Friday, 15 July 2016
Apart from Thursday's trip to Ham Wall the past week has mostly seen me venturing out between showers to visit local butterfly and dragonfly sites. Returns have been poor, with numbers of both appearing to be down this year, and with clouds and cooler weather resulting in occasions when nothing much has been flying.
In previous years one of the ponds in Angmering has been good for Black-tailed Skimmers and Red-eyed Damselflies. My first visit coincided with a sudden cloud burst so I found nothing but on the second visit a few Black-tailed were flying.
They usually favour putting down on the mud so, as below, it is not easy to get a good picture.
However, as the temperature goes above twenty five degrees they start to settle on low vegetation. I don't think we actually reached that on my second visit but I did find an obliging specimen and the pictures are in a different class.
Unfortunately, I couldn't find any Red-eyed Damselflies despite seeing large numbers there in previous years. The pond now has a few very large fish although I doubt that these could have wiped out the colony completely.
Other Dragonflies seen. The one below is a bit confusing. It has yellow stripes down the legs so it is a Common Darter but I think it must be a freshly emerged male. The wings look pristine and the pterostigma are still white rather than the dark brown of a mature specimen. Picture taken at the Angmering Pond.

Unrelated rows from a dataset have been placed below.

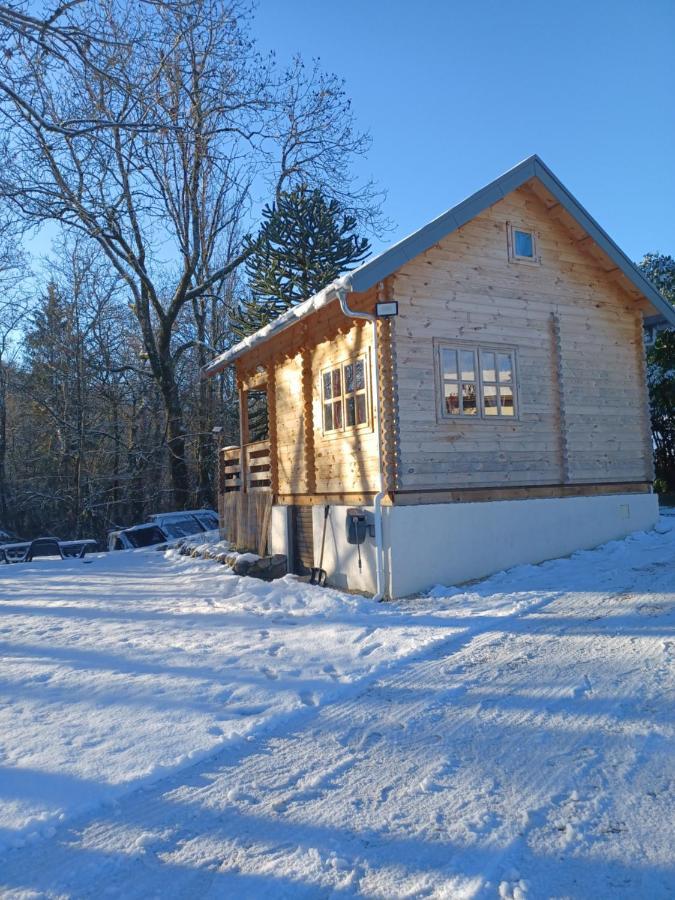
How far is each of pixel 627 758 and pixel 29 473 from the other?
3094 cm

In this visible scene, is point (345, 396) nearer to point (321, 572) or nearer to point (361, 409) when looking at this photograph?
point (361, 409)

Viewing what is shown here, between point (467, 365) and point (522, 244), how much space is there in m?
2.54

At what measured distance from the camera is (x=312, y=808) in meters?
3.53

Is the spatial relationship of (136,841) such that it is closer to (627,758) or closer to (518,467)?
(627,758)

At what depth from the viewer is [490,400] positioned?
34.7 ft

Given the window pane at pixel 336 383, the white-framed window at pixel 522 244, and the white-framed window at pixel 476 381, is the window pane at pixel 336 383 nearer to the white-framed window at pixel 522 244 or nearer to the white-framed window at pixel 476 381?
the white-framed window at pixel 476 381

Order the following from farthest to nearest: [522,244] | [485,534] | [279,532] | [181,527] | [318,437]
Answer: [181,527]
[279,532]
[318,437]
[522,244]
[485,534]

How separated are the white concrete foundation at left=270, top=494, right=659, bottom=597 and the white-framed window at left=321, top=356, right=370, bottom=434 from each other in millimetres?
1343

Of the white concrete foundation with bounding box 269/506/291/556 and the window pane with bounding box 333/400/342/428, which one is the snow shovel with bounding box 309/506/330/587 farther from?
the window pane with bounding box 333/400/342/428

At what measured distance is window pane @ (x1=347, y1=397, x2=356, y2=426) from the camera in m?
10.5

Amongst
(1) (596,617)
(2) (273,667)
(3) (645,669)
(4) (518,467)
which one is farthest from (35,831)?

The next one is a Ruddy Darter (no yellow lines down the legs) and a much deeper colour than the specimen in one of last weeks blogs. This one taken at Woods Mills.

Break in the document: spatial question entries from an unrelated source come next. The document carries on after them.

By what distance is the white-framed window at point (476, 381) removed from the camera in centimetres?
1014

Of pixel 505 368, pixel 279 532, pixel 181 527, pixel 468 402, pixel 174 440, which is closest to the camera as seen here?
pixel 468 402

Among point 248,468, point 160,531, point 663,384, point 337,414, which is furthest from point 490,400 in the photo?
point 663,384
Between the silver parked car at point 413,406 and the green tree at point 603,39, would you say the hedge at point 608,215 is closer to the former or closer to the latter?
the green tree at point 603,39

Early Commas have over wintered and usually look a bit tatty so these will be first brood having emerged early July. The closed wing shot showing the white comma that gives them their name.

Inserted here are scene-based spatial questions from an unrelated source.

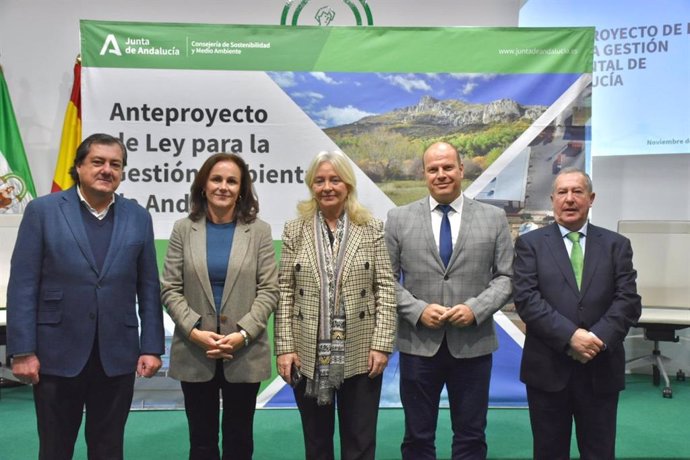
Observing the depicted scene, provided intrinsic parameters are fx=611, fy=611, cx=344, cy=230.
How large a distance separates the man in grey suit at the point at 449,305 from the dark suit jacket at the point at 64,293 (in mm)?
1113

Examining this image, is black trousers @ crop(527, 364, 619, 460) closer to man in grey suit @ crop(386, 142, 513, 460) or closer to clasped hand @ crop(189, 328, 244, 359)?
man in grey suit @ crop(386, 142, 513, 460)

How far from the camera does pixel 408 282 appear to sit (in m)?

Plenty of Skippers around. This one looks like an Essex.
The next a female Large
Male Large - note the large sex brands on the wings
Meadow Browns everywhere. This one a female
my first Gatekeeper of the year
Silver-washed Fritillaries in Madgeland Wood although no sign of the Purple Emperors.
I also spent an hour or so watching Purple Hairstreaks in the top of a large oak tree at Tillets Lane Fields. No chance of a picture and this still remains on the top of my target list.